The police arrested a mechanic and TTSI activist Shakeel in connection with the recent suicide bombing at the Hyderabad Police Commissioner's Task Force. Shakeel is also employed in the workshop of the TTSI founder-president Maulana Naseeruddin, who is lodged in the Sabarmati jail after he was booked in the Gujarat conspiracy case.

Muslim leaders describe the case as part of an "open-ended scheme" of the Gujarat Police to pick up people from Andhra Pradesh for riots in that State. They say that so far 18 persons have been arrested and 40 more are wanted.

The cases of the human bomb from Bangladesh, Mohtaseem Bilal, who blew himself up at the Commissioner's Task Force, and the alleged Hizbul Mujahideen activist, Mujeeb Ahmed, are being pursued by the police. It was Mujeeb Ahmed who set the tone for Islamic fundamentalist violence, by gunning down Additional Superintendent of Police Krishna Prasad in 1992. He and his brother, who was killed, allegedly procured an AK-47 rifle from the Jammu Kashmir Liberation Front (JKLF).

Mujeeb Ahmed was jailed in the case but was granted remission of sentence by the State government for good conduct on the eve of Independence Day in 2004. Mujeeb Ahmed was said to be in touch with the Hizbul Mujahideen chief, Salahuddin, while he was serving his sentence in jail. He renewed his contacts with the cadre of the organisation after his release. The police booked a case against him under the Indian Telegraphic Act after recovering a satellite phone and compact discs containing seditious speeches.

In 1993, a doctor from Mumbai, Jalees Ansari, carried out five explosions in and around Hyderabad, marking a change in tactics by fundamentalists.

Azam Ghouri and Asghar Ali are others who have taken the jehadi movement forward. Asghar Ali was a petty criminal who came in contact with Mujeeb Ahmed in jail.

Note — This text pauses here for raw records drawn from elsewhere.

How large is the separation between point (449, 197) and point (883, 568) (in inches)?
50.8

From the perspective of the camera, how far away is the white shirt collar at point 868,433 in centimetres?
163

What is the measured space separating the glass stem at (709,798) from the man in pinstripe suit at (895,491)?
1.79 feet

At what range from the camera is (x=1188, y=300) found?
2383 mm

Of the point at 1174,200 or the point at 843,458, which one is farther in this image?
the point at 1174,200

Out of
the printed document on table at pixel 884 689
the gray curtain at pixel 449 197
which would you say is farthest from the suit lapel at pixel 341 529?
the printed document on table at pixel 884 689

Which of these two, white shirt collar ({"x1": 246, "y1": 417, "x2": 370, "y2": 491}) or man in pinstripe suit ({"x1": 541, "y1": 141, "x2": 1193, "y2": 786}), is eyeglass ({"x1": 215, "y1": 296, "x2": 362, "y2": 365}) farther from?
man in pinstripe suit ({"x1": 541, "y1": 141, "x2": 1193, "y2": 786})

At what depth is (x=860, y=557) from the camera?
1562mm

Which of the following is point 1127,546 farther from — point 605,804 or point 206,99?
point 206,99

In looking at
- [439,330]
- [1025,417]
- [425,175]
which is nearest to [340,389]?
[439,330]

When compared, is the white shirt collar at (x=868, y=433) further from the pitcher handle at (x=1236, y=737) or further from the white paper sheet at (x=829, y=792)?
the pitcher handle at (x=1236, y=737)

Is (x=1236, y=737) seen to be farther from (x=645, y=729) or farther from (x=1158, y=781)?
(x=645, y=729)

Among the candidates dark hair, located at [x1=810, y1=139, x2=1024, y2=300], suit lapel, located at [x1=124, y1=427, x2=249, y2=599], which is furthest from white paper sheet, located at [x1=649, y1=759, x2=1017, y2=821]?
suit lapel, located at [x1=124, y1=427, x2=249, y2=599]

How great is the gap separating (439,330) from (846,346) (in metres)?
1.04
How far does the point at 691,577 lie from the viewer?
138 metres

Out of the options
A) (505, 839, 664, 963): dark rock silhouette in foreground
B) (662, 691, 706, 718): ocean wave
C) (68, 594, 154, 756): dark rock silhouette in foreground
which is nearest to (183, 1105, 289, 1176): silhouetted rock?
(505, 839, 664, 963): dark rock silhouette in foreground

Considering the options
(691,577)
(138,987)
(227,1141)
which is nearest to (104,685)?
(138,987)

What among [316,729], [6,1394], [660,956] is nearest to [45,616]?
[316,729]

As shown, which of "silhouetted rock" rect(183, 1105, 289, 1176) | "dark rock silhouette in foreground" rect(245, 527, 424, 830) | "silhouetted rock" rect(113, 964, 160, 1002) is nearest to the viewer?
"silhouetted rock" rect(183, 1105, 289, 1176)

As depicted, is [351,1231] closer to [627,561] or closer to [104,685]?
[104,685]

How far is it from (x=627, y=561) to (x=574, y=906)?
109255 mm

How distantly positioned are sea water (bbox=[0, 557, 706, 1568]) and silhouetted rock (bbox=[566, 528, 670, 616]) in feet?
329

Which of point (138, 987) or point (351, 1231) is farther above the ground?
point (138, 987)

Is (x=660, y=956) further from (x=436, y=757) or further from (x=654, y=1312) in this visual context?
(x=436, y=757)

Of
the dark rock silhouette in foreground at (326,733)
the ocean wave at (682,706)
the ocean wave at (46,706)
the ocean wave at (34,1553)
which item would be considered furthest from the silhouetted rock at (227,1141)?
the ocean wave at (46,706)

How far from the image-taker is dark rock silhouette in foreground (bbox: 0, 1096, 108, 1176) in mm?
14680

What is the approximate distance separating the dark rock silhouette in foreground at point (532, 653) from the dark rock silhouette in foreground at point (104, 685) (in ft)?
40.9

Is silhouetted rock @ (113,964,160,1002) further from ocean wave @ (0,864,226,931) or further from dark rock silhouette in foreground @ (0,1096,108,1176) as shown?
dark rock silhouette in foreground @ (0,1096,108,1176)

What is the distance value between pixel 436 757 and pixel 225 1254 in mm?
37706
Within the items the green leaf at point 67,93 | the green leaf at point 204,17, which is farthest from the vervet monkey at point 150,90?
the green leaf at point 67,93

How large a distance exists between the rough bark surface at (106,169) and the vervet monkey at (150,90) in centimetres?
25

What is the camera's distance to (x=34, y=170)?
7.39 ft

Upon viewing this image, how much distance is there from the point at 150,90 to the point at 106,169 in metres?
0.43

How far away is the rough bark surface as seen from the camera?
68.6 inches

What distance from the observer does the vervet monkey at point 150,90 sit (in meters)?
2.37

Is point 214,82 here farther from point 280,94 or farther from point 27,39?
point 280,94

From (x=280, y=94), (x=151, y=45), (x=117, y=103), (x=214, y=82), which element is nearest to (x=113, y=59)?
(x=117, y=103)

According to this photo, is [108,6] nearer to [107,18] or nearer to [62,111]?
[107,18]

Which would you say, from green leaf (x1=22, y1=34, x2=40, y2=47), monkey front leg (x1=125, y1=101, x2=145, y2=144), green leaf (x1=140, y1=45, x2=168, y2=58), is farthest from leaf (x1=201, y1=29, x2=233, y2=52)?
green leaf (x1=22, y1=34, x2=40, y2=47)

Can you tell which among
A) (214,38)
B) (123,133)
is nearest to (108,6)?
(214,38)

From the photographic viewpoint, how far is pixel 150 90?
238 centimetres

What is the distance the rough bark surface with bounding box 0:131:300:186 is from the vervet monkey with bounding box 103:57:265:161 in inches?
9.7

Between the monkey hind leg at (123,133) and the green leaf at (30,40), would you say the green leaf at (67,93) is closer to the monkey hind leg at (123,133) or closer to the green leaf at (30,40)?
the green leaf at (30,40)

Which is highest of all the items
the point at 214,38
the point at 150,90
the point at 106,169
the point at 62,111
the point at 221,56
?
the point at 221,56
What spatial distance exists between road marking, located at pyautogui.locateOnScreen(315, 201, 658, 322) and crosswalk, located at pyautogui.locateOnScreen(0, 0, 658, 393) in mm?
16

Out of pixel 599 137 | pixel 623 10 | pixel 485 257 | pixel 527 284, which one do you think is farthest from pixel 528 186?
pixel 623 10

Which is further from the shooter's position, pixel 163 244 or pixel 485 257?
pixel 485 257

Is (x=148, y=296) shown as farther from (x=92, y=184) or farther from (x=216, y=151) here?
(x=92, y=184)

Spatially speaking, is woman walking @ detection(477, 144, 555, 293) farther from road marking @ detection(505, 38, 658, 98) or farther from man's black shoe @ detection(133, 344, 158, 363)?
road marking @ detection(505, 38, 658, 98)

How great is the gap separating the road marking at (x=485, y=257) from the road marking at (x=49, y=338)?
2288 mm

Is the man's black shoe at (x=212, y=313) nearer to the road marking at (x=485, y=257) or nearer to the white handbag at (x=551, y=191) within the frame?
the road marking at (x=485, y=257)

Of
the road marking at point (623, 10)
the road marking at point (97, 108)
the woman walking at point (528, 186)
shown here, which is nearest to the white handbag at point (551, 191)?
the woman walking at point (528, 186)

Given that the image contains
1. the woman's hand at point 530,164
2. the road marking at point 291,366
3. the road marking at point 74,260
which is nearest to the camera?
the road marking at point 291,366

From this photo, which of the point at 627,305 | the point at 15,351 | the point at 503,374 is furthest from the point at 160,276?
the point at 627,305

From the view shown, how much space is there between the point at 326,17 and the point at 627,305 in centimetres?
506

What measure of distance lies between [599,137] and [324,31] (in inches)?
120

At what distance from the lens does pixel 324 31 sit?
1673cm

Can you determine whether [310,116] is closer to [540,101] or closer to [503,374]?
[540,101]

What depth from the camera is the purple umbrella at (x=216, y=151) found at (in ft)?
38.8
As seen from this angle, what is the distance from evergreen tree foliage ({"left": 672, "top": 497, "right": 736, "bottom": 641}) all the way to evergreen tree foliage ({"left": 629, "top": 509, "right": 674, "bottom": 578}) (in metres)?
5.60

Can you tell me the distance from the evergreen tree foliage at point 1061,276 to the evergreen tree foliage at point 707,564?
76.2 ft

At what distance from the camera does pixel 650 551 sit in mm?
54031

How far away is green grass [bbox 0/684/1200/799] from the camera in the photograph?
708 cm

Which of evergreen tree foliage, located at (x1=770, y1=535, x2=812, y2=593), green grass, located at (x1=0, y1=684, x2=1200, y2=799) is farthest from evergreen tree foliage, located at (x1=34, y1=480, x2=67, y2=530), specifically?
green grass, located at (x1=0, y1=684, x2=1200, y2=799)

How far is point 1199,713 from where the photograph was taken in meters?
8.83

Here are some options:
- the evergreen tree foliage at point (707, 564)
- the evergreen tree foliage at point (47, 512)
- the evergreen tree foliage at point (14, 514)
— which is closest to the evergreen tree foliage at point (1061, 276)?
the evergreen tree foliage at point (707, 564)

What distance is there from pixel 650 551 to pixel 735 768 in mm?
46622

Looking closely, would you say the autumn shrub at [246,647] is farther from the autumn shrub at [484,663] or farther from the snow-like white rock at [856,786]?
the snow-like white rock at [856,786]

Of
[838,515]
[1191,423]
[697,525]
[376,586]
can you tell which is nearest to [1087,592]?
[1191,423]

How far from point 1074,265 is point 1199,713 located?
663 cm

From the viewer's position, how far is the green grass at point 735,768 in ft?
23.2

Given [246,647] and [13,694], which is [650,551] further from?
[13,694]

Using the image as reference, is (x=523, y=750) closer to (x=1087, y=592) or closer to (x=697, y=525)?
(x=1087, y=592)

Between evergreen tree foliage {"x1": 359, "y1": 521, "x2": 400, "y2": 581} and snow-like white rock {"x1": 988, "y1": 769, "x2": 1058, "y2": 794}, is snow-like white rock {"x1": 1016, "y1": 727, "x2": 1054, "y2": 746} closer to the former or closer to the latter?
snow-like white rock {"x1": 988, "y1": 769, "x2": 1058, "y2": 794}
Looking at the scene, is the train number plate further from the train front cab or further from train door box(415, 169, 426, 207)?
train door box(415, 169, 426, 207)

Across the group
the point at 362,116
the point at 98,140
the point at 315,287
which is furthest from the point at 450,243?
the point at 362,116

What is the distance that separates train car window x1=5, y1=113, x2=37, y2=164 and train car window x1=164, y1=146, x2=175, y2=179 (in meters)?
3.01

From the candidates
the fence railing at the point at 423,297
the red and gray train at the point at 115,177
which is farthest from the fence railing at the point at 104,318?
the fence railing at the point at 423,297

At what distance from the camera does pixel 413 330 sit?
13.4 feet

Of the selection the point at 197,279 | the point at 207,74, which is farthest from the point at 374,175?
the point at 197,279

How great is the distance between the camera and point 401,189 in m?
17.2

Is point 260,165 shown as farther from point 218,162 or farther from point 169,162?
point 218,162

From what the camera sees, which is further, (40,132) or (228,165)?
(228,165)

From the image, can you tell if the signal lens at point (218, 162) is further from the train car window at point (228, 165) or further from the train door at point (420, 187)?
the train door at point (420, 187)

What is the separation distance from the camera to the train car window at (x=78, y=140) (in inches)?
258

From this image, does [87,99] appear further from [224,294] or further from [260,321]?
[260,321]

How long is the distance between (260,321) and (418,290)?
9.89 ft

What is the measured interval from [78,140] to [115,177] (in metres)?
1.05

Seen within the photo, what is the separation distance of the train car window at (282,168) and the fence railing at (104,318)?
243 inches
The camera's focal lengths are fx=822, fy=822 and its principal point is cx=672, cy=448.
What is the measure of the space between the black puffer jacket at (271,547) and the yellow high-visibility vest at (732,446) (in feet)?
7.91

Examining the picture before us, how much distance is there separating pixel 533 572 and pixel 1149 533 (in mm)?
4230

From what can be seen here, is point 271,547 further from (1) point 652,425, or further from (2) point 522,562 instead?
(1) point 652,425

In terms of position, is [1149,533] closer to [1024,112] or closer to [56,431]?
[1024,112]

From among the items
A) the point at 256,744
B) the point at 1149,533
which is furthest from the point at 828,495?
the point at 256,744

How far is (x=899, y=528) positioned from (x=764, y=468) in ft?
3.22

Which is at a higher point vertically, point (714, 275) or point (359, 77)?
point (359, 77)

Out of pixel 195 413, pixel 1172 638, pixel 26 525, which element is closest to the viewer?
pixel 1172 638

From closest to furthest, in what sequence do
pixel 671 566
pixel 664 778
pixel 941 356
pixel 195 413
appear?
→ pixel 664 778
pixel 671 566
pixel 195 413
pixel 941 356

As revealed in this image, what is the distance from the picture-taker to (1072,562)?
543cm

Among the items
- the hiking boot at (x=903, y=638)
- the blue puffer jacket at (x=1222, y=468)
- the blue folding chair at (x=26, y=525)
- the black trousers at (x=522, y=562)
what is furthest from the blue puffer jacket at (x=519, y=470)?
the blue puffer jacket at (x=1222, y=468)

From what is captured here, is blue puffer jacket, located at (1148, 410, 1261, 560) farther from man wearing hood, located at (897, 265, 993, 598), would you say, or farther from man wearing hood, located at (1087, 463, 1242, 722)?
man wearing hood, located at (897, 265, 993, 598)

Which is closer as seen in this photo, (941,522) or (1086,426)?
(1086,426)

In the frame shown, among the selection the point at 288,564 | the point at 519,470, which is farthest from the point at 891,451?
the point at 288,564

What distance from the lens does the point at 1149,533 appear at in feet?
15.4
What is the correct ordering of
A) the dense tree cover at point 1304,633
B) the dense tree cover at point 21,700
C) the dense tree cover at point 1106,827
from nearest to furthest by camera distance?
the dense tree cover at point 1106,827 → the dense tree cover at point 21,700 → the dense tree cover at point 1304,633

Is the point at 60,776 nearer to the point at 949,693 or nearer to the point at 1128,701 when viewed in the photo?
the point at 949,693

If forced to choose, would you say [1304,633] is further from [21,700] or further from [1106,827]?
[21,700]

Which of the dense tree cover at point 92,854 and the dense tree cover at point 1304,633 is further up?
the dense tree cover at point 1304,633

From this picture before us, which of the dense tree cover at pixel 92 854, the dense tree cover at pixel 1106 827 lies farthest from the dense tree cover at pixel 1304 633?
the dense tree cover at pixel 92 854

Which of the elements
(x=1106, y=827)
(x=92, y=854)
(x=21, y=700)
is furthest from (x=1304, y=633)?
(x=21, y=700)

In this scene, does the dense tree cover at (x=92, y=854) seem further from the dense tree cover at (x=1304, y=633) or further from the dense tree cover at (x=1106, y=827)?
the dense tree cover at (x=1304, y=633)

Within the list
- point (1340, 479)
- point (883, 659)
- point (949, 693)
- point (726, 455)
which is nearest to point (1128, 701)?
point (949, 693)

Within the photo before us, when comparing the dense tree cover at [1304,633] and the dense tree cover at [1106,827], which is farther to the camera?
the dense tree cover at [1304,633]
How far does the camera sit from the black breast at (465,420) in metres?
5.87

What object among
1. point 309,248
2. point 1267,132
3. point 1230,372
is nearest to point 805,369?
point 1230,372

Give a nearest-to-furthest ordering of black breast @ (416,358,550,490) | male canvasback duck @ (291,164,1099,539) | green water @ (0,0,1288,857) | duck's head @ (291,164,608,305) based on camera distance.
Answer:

On his release, Asghar Ali procured weapons and Research Department Explosives (RDX) from Kashmir with the help of contacts introduced to him by Mujeeb Ahmed.

The Indian Muslim Mohammedi Mujahideen (IMMM) and the Deendar Anjuman, Muslim Jihadi group that actively converted Veerashaiva Lingayat Hindus to Islam and headquartered at Gadag in Karnataka, fuelled the movement in subsequent years. The Anjuman's chief, Zia-ul-Hasan, is said to have settled in Pakistan after migrating from Hyderabad. The sect allegedly aims to destroy the Indian economy through jehad. It carried out several explosions in the State, including in churches and mosques.